ScreamFree Parenting is not just another parenting book. It’s the first parenting book that maintains—from beginning to end—that parenting is NOT about kids . . . it’s about parents. As parents pay more attention to controlling their own behavior instead of their kids’ behavior, the result is stronger, more rewarding, and more fulfilling family relationships.
For those of you reading who are parents, know parents, or have had parents, the notion that the greatest thing you can do for your children is to learn to focus on yourself may sound strange, even heretical. It’s not. Here’s why: we are the only ones we can control. We cannot control our kids—we cannot control the behavior of any other human being. And yet, so many “experts” keep giving us more tools (“techniques”) to help us try to do just that. And, of course, the more we try to control, the more out of control our children become.
“Don’t make me come up there.” “Don’t make me pull this car over.” “How many times do I have to tell you?” Even our language suggests that our kids have control over us.
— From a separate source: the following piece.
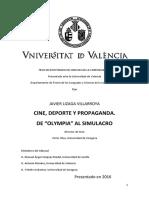 Lizaga Villarroya, Javier - Cine, deporte y propaganda. De 'Olympia' al simulacro.pdf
It’s no wonder that we end up screaming. Or shutting down. Or simply giving up. And the charts, refrigerator magnets, family meetings, and other techniques in most typical parenting books just don’t work. They end up making us feel more frustrated and more powerless in this whole parenting thing.
This practical, effective guide for parents of all ages with kids of all ages introduces proven principles for overcoming the anxieties and stresses of parenting and setting new patterns of connection and cooperation. Well-written in an engaging, conversational tone, the book is sensible, straightforward, and based on the experiences of hundreds of actual families. It will help all parents become calming authorities in their homes, bring peace to their families today, and give kids what they need to grow into caring, self-directed adults tomorrow.